De octubre de 2009 a abril de 2010 viví con un secreto. Un doloroso secreto. Mi adorada Myroslavita -cuya foto ilustra a portada de nuestro suplemento de Tus Mascotras del 25 de marzo- había fallecido. Y la razón por la cual callé su deceso fue que temía que nadie comprendiera la magnitud de mi dolor. Peor aún, me aterraba la idea de que alguien se atreviera a minimizar mi tristeza o a criticarme, diciendo que mi pena era una exageración. Francamente, no sé de qué hubiera sido capaz si alguien hubiera cometido semejante imprudencia.

Pero, la razón principal para mi silencio era mi dolor, el dolor de que mi esposo y yo tuvimos que tomar la penosa decisión de eutanizarla.

A principios de 2009, a nuestra nena se le diagnosticó un cáncer en el hociquito. Como imaginarán, el mundo se nos quebró como una copa de cristal. Durante nueve meses, Myrosita batalló como una campeona contra el mal que la consumía. Con la ayuda de su veterinario, el Dr. Hugo Córdova, y de los remedios homeopáticos de Pedro Negrón, de Mascotas al Natural, nuestra perrita llegó a mejorar al punto de que nos hicimos la ilusión de que nada malo pasaría.

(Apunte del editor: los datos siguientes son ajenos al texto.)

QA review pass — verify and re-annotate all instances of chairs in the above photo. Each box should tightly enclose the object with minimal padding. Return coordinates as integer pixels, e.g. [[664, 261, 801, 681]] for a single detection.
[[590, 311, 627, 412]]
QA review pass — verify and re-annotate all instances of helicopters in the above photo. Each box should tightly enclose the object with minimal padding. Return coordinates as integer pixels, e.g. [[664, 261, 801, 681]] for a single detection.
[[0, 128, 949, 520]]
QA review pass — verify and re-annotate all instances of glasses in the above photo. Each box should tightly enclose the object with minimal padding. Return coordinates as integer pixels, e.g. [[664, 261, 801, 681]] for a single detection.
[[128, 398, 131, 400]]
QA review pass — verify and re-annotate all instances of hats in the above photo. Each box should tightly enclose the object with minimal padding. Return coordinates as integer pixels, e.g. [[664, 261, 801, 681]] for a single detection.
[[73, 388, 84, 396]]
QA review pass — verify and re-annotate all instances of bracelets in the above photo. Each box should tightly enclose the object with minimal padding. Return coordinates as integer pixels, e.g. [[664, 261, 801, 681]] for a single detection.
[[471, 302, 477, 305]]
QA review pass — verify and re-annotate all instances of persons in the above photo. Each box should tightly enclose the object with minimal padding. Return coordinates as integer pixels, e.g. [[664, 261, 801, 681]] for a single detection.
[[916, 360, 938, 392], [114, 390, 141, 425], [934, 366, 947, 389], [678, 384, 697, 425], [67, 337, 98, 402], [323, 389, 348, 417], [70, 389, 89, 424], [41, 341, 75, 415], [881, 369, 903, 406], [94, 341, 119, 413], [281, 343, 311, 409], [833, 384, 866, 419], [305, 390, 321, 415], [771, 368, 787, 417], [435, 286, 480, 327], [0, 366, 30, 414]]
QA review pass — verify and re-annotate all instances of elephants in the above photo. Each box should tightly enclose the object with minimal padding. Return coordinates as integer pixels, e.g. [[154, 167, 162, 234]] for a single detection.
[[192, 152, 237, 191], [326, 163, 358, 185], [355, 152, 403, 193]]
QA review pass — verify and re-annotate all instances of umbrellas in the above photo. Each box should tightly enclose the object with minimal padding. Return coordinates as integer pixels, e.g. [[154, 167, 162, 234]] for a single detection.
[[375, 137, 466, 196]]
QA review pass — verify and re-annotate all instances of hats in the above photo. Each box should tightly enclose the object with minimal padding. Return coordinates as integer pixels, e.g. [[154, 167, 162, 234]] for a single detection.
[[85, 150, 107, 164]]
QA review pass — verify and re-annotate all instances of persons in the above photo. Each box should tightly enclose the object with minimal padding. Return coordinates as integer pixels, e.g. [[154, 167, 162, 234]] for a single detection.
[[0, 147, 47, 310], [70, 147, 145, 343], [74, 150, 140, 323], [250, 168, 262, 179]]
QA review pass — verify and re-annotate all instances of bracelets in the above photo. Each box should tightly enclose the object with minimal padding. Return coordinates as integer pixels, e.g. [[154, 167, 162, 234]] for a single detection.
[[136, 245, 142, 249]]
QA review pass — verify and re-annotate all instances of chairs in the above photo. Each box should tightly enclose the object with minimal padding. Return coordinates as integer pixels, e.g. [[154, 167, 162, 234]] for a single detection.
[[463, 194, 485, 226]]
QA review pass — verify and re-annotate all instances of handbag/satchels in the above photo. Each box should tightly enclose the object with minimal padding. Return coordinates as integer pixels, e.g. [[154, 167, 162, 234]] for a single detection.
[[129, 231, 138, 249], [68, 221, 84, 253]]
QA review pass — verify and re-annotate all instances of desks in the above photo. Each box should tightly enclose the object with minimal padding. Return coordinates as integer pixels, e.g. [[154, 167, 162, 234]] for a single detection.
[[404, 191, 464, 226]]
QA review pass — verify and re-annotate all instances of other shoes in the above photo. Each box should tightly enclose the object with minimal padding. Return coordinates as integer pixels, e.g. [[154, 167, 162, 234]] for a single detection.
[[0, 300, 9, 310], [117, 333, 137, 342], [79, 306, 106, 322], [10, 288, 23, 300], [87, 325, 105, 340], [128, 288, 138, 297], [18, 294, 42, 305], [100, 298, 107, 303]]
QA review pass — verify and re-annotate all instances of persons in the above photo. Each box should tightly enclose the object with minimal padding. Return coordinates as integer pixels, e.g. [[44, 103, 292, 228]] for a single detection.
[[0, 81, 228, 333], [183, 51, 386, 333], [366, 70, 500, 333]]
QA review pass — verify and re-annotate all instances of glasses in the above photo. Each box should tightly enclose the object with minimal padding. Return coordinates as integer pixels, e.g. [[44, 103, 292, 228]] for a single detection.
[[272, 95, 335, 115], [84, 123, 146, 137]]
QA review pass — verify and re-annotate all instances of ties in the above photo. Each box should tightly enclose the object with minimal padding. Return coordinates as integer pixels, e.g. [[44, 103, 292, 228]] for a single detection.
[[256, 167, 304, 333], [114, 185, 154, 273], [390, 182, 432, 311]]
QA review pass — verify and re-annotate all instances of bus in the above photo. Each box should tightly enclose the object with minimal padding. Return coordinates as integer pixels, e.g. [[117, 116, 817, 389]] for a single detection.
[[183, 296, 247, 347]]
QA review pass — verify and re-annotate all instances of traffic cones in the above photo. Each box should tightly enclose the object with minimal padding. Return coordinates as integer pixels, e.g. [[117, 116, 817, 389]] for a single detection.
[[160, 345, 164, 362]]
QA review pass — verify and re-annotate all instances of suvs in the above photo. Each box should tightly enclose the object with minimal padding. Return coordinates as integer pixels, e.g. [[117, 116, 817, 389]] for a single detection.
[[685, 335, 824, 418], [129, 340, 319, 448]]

Pero, el desastroso desenlace fue inevitable. Un buen día, su salud empezó a desmejorar de manera precipitada y la decisión de “ponerla a dormir” -¡cómo odio esa frase, cómo me hiere!- se hizo inevitable.

Las horas que precedieron y sucedieron ese momento tan horroroso las recuerdo con una nitidez que raya en la tortura. Pero, de todo, lo que ha dejado una profunda huella de tristeza en mi alma son tres cosas. La primera, es la mirada noble y triste de mi perrita en sus últimos momentos. La segunda, es el instante en que su almita abandonó su cuerpo en un último suspiro. De eso no me cabe la menor duda, al punto de que, con la valentía que me ha dado esta triste experiencia, soy capaz de enfrentarme a quien sea que se atreva a refutarme que los perros tienen alma. Me mantengo firme en la sabiduría adquirida luego de esta pérdida y nada ni nadie me hará cambiar de opinión.

En último término, lamento sobremanera el que, en la confusión por la pérdida de Myros, no le insistí a mi esposo que la cremáramos. ¡Cuánto daría hoy por tener sus cenizas cerca de mí; por poder constatar que alguna traza de su existencia terrenal todavía puede hacerme compañía! Sé que, de algún modo, ella sigue aquí, con nosotros. Pero sus cenizas me consolarían tanto...

Por eso, ahora que en un artículo principal hemos explorado a fondo el tema de la cremación de mascotas, sólo tengo esto que decir: cualquiera que sea su postura en cuanto a qué hacer con los restos mortales de sus mascotas, no esperen a último momento para considerar esta alternativa. Estudien, mediten y discutan todas sus opciones antes de que sea demasiado tarde. Háganlo, por favor, a nombre de mi Myroslavita.